_The exercise_: Reproduce verbatim the portion of the records below that begins with the line containing "What is the overall" and continues through the end of the records, including both the first and last lines.

_Extracted records_:
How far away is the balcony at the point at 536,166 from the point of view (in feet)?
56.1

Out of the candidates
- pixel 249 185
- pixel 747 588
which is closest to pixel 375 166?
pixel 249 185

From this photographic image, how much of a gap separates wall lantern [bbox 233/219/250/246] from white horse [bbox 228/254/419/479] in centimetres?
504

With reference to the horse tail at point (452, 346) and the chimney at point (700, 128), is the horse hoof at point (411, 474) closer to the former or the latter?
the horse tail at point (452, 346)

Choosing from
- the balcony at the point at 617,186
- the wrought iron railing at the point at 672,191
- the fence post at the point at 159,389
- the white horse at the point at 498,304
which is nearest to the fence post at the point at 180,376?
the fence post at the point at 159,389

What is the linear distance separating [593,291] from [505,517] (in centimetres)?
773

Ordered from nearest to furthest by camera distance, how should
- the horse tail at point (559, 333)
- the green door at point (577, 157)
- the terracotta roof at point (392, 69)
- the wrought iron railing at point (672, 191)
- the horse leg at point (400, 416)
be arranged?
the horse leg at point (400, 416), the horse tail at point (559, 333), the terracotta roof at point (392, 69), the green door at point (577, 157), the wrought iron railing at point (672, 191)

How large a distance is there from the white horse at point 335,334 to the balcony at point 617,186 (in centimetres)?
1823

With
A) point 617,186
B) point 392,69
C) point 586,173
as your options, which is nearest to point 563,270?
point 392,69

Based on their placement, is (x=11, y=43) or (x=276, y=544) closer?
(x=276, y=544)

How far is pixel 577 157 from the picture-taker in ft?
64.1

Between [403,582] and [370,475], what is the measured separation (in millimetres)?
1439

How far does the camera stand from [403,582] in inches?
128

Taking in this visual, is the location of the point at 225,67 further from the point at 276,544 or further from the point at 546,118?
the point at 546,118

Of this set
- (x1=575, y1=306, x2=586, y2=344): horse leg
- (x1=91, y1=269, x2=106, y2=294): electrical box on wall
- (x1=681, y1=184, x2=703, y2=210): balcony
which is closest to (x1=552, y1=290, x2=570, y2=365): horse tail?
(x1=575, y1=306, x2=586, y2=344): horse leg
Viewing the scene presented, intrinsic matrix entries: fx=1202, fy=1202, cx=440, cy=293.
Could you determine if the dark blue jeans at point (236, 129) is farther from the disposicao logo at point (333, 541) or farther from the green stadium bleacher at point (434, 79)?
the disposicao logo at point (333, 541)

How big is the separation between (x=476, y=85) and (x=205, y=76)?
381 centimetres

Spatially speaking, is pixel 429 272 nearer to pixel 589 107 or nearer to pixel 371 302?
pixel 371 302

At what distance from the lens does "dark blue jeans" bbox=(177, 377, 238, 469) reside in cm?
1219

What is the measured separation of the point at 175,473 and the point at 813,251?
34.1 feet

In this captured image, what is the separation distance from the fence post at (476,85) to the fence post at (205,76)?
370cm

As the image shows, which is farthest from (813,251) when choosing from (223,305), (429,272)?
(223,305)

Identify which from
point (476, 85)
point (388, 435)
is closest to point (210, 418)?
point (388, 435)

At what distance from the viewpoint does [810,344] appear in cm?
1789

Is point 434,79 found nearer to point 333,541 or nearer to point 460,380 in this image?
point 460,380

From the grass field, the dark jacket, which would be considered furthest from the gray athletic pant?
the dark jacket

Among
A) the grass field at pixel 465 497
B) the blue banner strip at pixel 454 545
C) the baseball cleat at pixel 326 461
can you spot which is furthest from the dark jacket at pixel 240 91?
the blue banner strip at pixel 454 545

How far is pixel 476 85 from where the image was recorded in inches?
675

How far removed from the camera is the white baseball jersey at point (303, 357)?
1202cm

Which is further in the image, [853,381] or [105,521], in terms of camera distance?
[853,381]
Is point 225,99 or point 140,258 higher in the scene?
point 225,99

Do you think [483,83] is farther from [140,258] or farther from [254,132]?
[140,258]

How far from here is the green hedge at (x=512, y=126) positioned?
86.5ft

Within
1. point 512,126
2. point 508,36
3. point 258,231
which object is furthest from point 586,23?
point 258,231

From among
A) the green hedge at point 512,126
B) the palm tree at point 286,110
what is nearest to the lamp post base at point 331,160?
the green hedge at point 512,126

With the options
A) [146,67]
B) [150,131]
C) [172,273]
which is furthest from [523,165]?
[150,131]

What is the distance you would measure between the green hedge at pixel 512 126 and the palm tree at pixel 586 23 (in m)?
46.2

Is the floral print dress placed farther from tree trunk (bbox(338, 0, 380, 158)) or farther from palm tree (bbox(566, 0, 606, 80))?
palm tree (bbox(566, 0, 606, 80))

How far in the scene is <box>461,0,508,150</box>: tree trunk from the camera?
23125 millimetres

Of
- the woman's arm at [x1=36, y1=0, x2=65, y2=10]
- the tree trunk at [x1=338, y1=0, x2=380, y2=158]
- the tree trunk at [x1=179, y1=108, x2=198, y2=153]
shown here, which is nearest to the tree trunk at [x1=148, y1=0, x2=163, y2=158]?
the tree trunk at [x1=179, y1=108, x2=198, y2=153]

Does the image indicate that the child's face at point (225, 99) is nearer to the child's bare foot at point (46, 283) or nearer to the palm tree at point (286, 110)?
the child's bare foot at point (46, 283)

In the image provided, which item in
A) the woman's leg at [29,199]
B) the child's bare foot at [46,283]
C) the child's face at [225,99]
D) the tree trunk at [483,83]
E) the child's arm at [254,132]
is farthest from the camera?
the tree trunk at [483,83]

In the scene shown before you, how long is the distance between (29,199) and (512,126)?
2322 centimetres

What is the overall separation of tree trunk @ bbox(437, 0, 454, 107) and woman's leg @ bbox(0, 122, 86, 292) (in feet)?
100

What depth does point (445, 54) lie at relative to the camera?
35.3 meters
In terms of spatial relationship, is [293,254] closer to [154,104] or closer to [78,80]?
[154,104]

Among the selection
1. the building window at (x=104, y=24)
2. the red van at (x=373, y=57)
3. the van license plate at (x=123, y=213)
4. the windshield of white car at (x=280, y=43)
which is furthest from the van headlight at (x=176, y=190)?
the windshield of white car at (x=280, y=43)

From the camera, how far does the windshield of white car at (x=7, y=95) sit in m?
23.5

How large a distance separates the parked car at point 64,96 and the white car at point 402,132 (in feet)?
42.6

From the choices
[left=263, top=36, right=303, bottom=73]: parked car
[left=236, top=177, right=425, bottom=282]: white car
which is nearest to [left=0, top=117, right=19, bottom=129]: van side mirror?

_Response to the exercise_:
What is the overall separation of tree trunk @ bbox(437, 0, 454, 107) and woman's leg @ bbox(0, 122, 86, 292) (in feet)?
100

What depth does point (445, 54) lie at relative to the camera?
35.3 meters
In terms of spatial relationship, is [293,254] closer to [154,104] or closer to [78,80]?
[154,104]

Among the selection
1. the building window at (x=104, y=24)
2. the red van at (x=373, y=57)
3. the van license plate at (x=123, y=213)
4. the windshield of white car at (x=280, y=43)
which is furthest from the van headlight at (x=176, y=190)?
the windshield of white car at (x=280, y=43)

From the camera, how far does the windshield of white car at (x=7, y=95) sit in m?
23.5

How large a distance separates the parked car at point 64,96 and the white car at point 402,132 (in feet)?
42.6

From the choices
[left=263, top=36, right=303, bottom=73]: parked car
[left=236, top=177, right=425, bottom=282]: white car
which is nearest to [left=0, top=117, right=19, bottom=129]: van side mirror?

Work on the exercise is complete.